Argentina is a beautiful tourist bus whose wheels are not working properly, he added.
“The IMF debt, 45 billion dollars, is huge. The problem, however, is that it is the responsibility of Argentine leaders to draw up a macroeconomic plan to repay it, and they have not yet done so. They say one is coming up, he went on.
Stanley said that embassy in Buenos Aires and the State Department was committed to working with the Argentine Government and mentioned meetings between Secretary of Strategic Affairs Gustavo Beliz and National Security Advisor Jake Sullivan in Washington DC last week.
But he insisted the future depended above all on the plan presented by the Alberto Fernández government.
“The United States, the Biden administration, met with them even last week. The embassy in Buenos Aires and the State Department are committed to finding constructive ways to help. But it is ultimately up to them to come up with a plan to get them on their way. The Covid pandemic has not helped the situation at all. The good news is that they have recovered. But there is no more important problem than to get the economy back on its feet because it is a great bilateral partner for us, for trade and the economy, and we need a partner that is economically healthy,” Stanley said.
Stanley also addressed China's presence in the country and in the region and he pledged to put pressure when products like 5G technology are entering the country and allowing China to access all the data and information “among the people of Argentina.”

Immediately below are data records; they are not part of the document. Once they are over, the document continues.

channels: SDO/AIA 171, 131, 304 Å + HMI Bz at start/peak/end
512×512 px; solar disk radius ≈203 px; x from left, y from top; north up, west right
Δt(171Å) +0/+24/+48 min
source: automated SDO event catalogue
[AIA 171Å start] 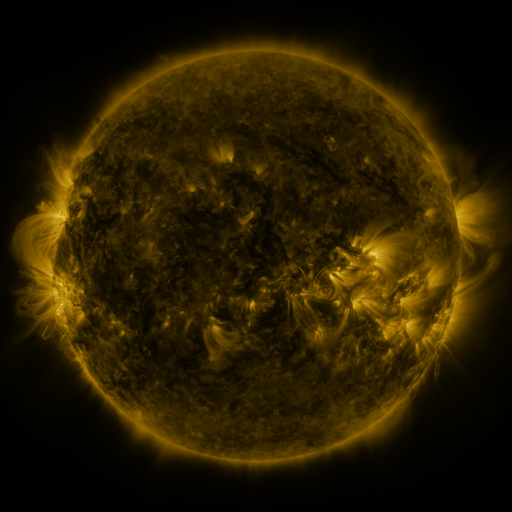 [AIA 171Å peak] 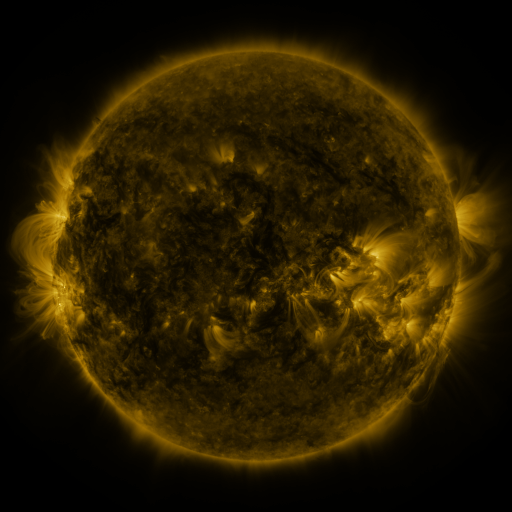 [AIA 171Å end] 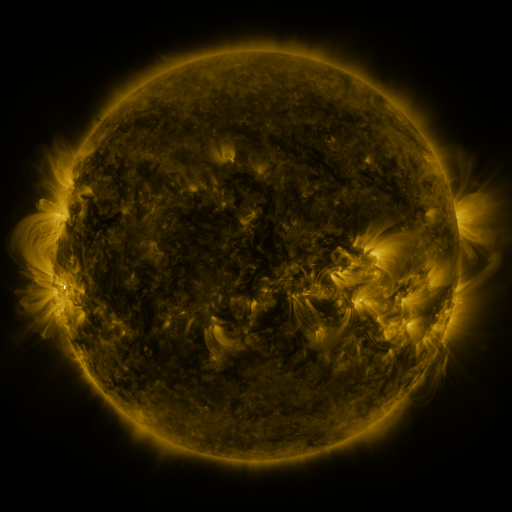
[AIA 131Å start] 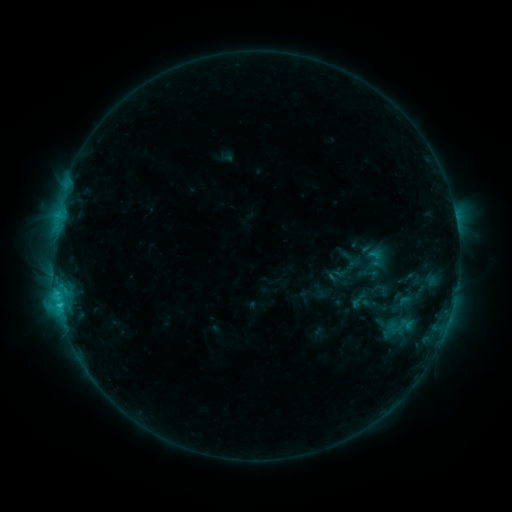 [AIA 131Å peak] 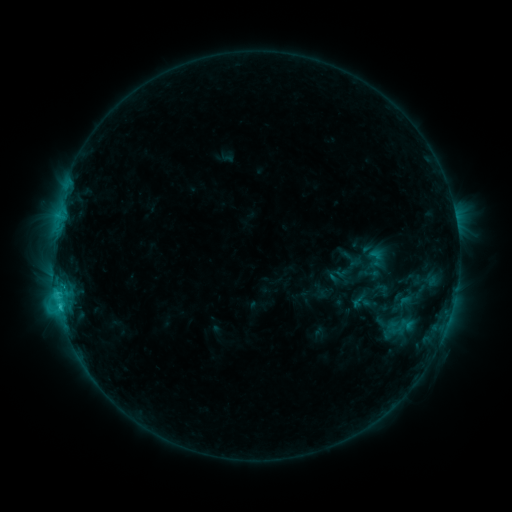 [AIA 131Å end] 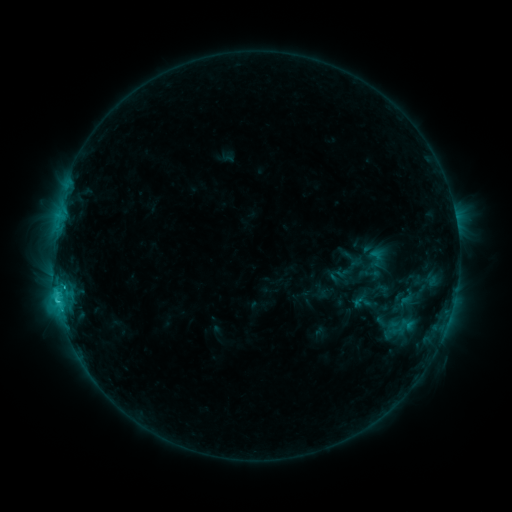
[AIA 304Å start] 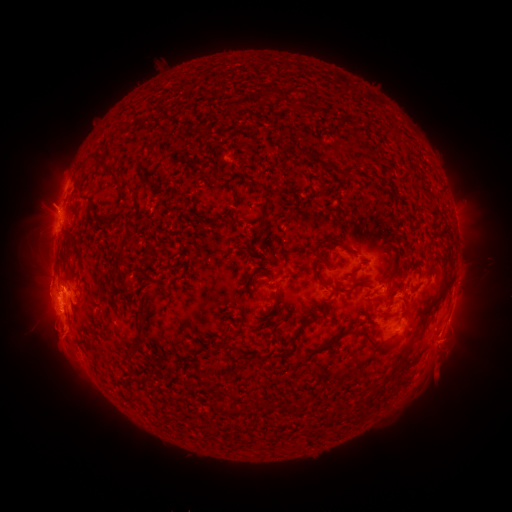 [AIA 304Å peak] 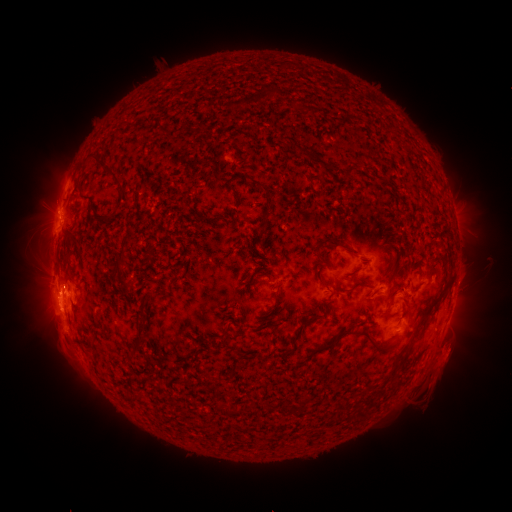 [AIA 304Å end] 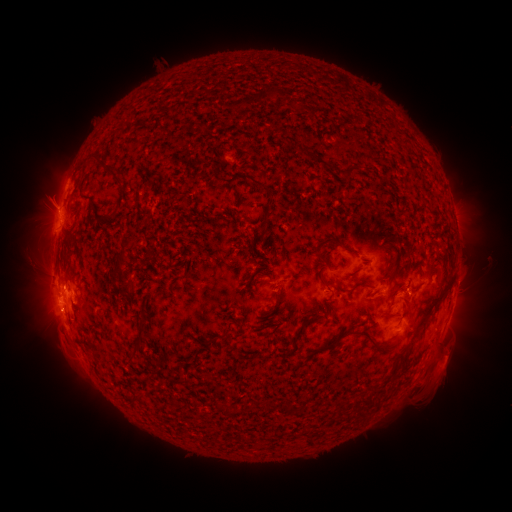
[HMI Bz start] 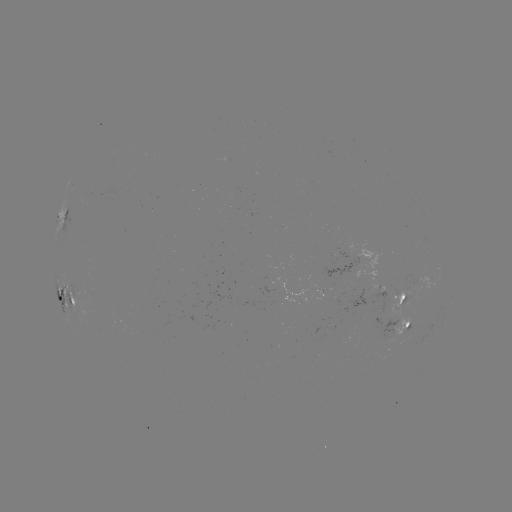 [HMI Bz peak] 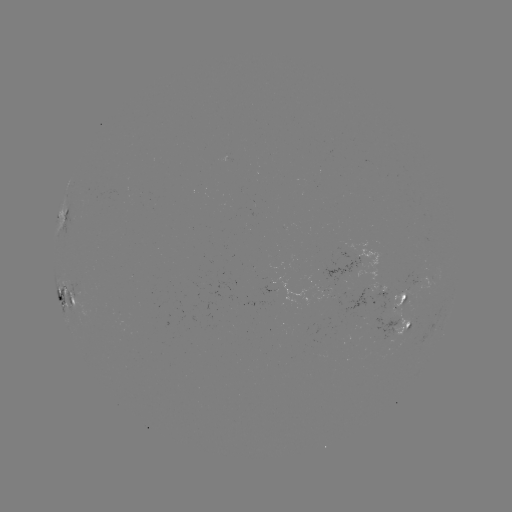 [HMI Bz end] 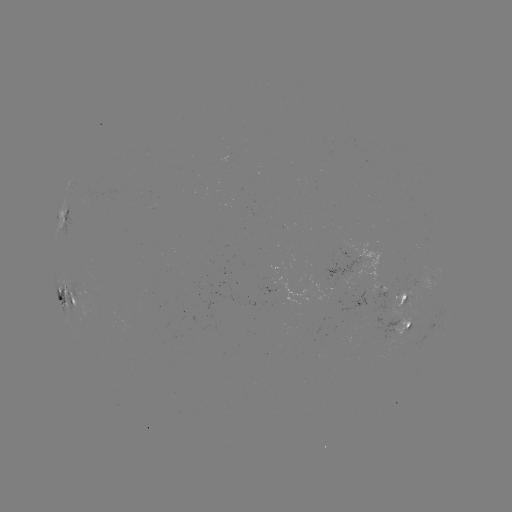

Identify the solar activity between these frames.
eruption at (446, 362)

The future Ambassador also pointed out the issue of human rights: “Argentina and the United States have a long-standing relationship based on our fidelity to democracy, prosperity, security and freedom. protection of human rights in the Americas. But Argentina has yet to join the United States and others in pushing for meaningful reforms in countries like Venezuela and Cuba. If my nomination is confirmed, I plan to engage with the Argentine leadership at all levels to seek ways to achieve our mutual goal of a hemisphere that honors our highest ideals.
Stanley is an attorney who worked for Biden's presidential campaign and served for six years as head of the Jewish Democratic National Council, the predecessor body to the current Democratic Jewish Council of America. Stanley was also a board member of the United States Holocaust Memorial Museum and previously served as a board member of the Israel Policy Forum.